> _TASK_
Can you return the text of every item below, word for word, and leave the pictures out?

> _MATERIAL TO PROCESS_
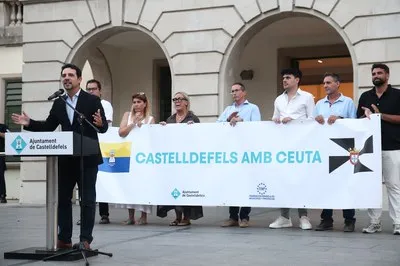 Castelldefels muestra su apoyo a Ceuta con una concentración masiva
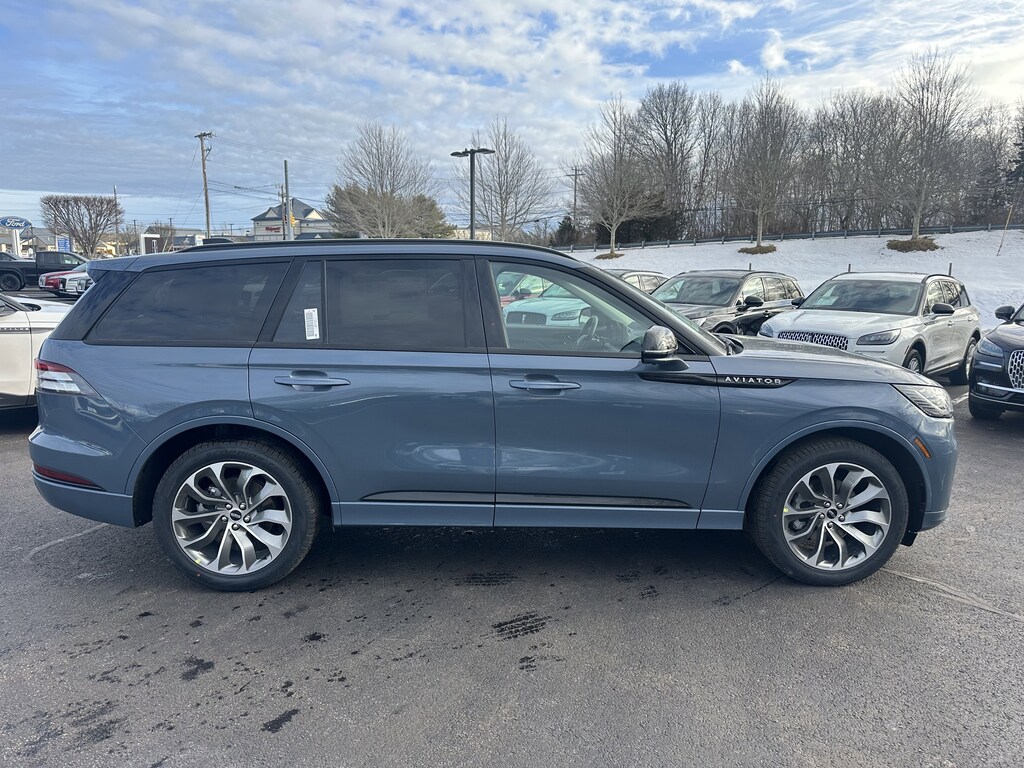 New 2026 Lincoln Aviator Premiere SUV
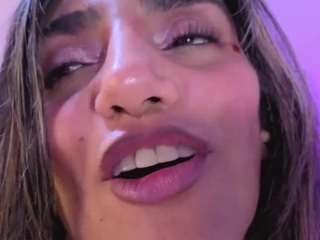 agatha-brooks-t
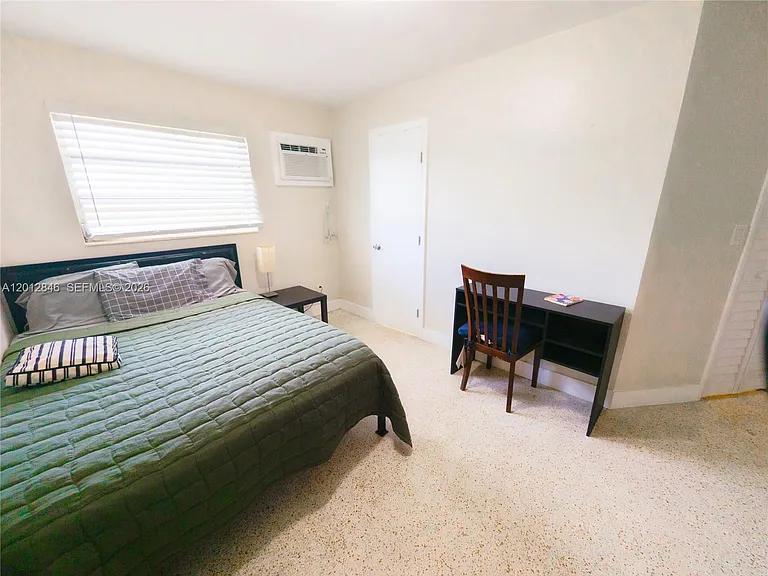 1220 SW 5th St #16 — Photo 6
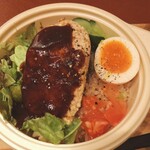 スープテリア - ミートローフ丼、牛すじミネストローネ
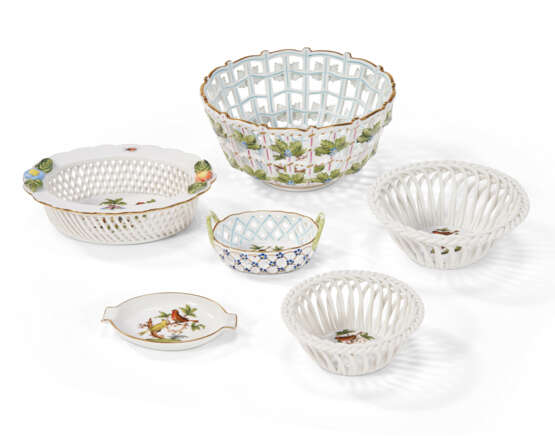 A LARGE ASSEMBLED HEREND PORCELAIN 'ROTHSCHILD BIRDS' PART DINNER SERVICE - photo 4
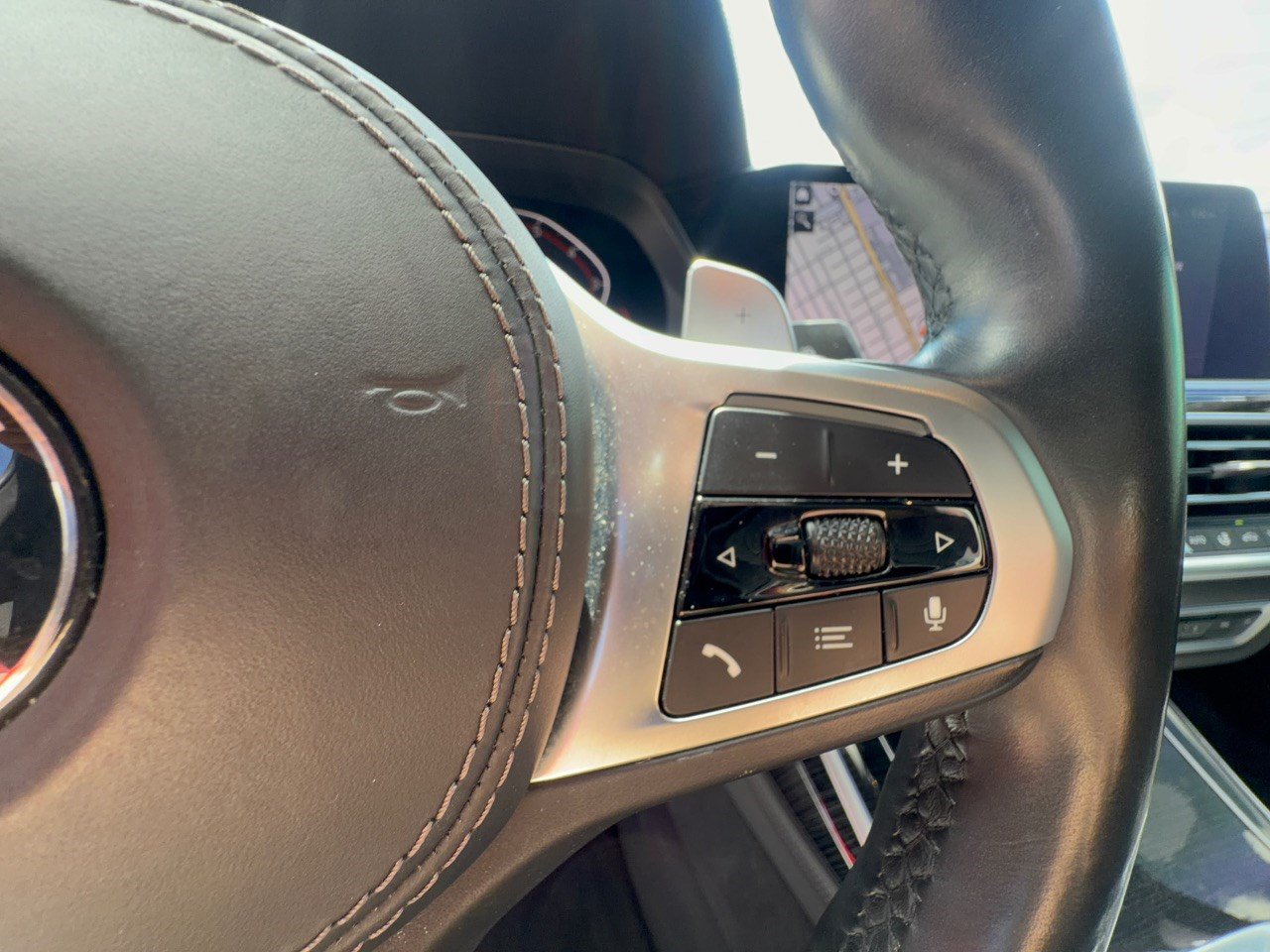 Used 2019 BMW X7 xDrive50i w/ M Sport Package AWD/4WD image 19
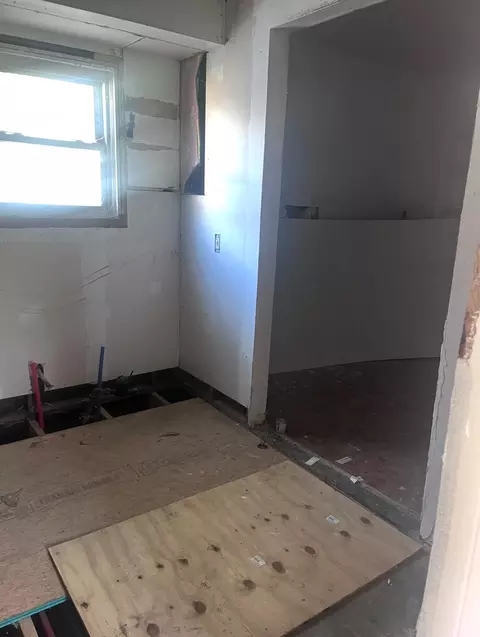 619 Freeman, Flint, MI 48507 photo 6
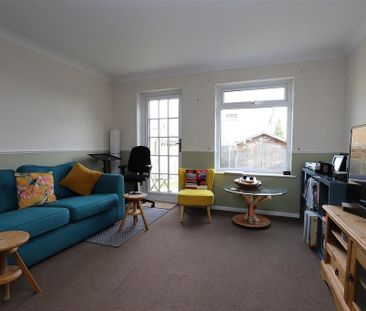 2 bedroom end of terrace house to rent - Photo 1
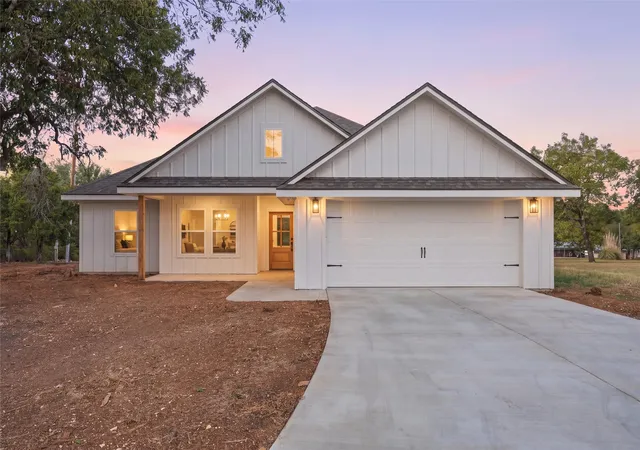 Photo 1 of Sale Pending at 96 North 7th, Valley Mills, TX 76689 | MLS# 21390228 | Listing updated on 2026-10-06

> _WRITTEN SOLUTION_
 Castelldefels muestra su apoyo a Ceuta con una concentración masiva
 New 2026 Lincoln Aviator Premiere SUV
 agatha-brooks-t
 1220 SW 5th St #16 — Photo 6
 スープテリア - ミートローフ丼、牛すじミネストローネ
 A LARGE ASSEMBLED HEREND PORCELAIN 'ROTHSCHILD BIRDS' PART DINNER SERVICE - photo 4
 Used 2019 BMW X7 xDrive50i w/ M Sport Package AWD/4WD image 19
 619 Freeman, Flint, MI 48507 photo 6
 2 bedroom end of terrace house to rent - Photo 1
 Photo 1 of Sale Pending at 96 North 7th, Valley Mills, TX 76689 | MLS# 21390228 | Listing updated on 2026-10-06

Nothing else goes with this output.